Editor in Chief :

Mahmoud Ashraf Ibrahim ,MD

     Issues per Volume: Quarterly
Current Volume: 1
Current Issue : 1

Volume 1 number 1 Summer 2003
Special issue for the abstracts of the 7th Pan Arab Conference on
Diabetes
PACD7 , 25 – 28 March 2003 Cairo

Abstract Number : 37
Pathogenesis of Type 2 Diabetes: Implications for Therapy

Robert Rizza, USA

People with type 2 diabetes have both fasting and Postprandial hyperglycemia. Multiple factors contribute to these abnormalities. In the fasting state, glucose production is excessive resulting in a progressive rise in glucose concentration, which, through mass action, increases glucose uptake. The rise in glucose concentration continues until production again equals uptake. Following food ingestion, glucose enters the systemic circulation having passed through the portal venous system. While the absolute rates of systemic meal glucose appearance do not differ in diabetic and non-diabetic humans, Postprandial hepatic glucose uptake is not appropriate for the degree of hyperglycemia. Furthermore, suppression of endogenous glucose production is delayed, resulting in excessive amounts of glucose entering the systemic circulation following food ingestion. While the absolute rates of glucose uptake by peripheral tissues are either normal or elevated in people with diabetes, they also are not appropriate for the prevailing glucose levels. 

Alterations in both insulin secretion and insulin action contribute to fasting and postprandial hyperglycemia. People with diabetes have both a decrease and a delay in insulin secretion. This results in a mismatch between the rate of appearance of the ingested glucose and the rate of rise in insulin. The delay in insulin secretion also contributes to delay suppression of glucose production. Insulin resistance becomes particularly important several hours after meal ingestion when an increase in glucose uptake in peripheral tissues is required to restore glucose concentrations to preprandial levels. Glucose effectiveness, defined as the ability that glucose suppresses own production and stimulate its own uptake is impaired in type 2 diabetes. Alterations in glucose effectiveness can account for a 30-50 mg/dL increment in the Postprandial glucose concentration. Finally, whereas glucagon promptly suppresses in non-diabetic humans after carbohydrate ingestion, it either does not suppress or paradoxically increases in people with diabetes. 

New and existing therapies are directed toward correcting these abnormalities. Insulin secretagogues such as sulfonylureas increase total insulin secretion. Shorter acting secretagogues such as repaglinide and nateglinide increase early postprandial insulin secretion. Incretins, incretin analogues, and inhibitors of incretin degradation such as GLP-1, exendin-4, and DPP IV increase insulin secretion, decrease glucagon secretion, and delay gastric emptying. Other analogues of islet peptides such as pramlintide also delay gastric emptying and inhibit glucagon secretion. Agents that improve insulin action such as thiazolidinediones increase both muscle and fat glucose uptake. On the other hand, biguanides such as metformin decrease hepatic glucose production. Used alone or in combination, these or newer therapeutic agents have the potential of normalizing fasting and Postprandial glucose concentrations in people with type 2 diabetes mellitus. 

References for Background Reading Material

1. Basu A, Alzaid A, Dinneen S, Caumo A, Cobelli C, Rizza RA: Effects of a change in the pattern of insulin delivery on carbohydrate tolerance in diabetic and nondiabetic humans in the presence of differing ° of insulin resistance. J Clin Invest 97:2351-2361, 1996.

2. Dinneen S, Gerich J, Rizza RA: Carbohydrate metabolism in non-diabetic and diabetic humans: physiology and pathophysiology. N Engl J Med. 327:707-713, 1992. 

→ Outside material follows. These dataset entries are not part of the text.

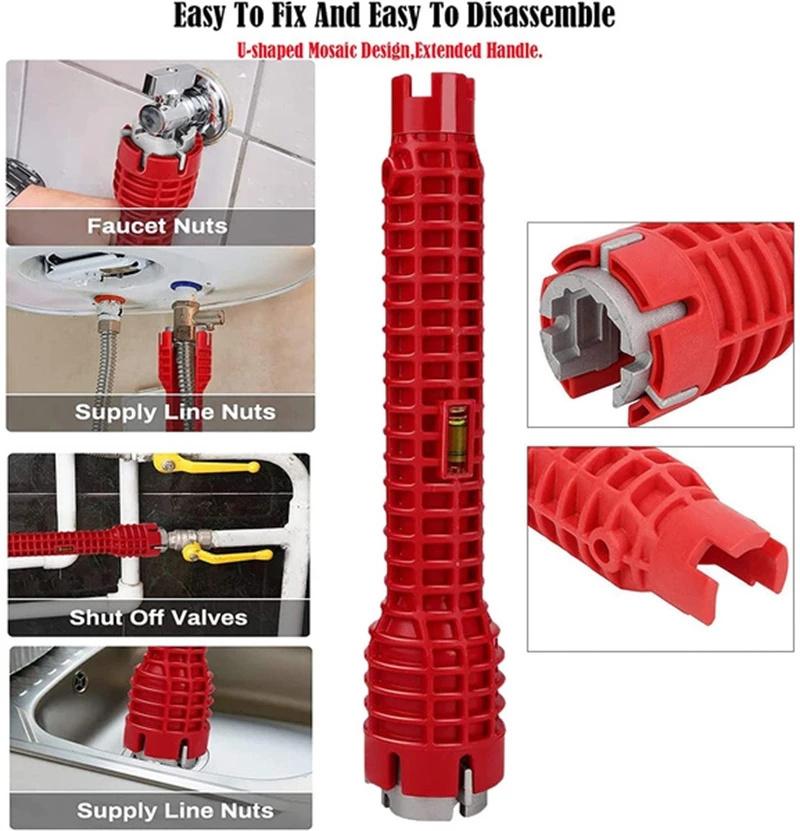 Easy To Fix And Easy To Disassemble

U-shaped Mosaic Design,Extended Handle.

Faucet Nuts

Supply Line Nuts

Shut Off Valves

Supply Line Nuts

3. Basu A, Basu R, Shah P, Vella A, Johnson CM, Nair KS, Jensen MD, Schwenk WF, Rizza RA: Effects of type 2 diabetes on the ability of insulin and glucose to regulate splanchnic and muscle glucose metabolism: evidence for a defect in hepatic glucokinase activity. Diabetes 49:272-283, 2000.

4. Basu A, Caumo A, Bettini F, Gelisio A, Alzaid A, Cobelli C, RizzaRA: Impaired basal glucose effectiveness in NIDDM: contribution of defects in glucose disappearance and production, measured using an optimized minimal model independent protocol. Diabetes 46:421-432, 1997.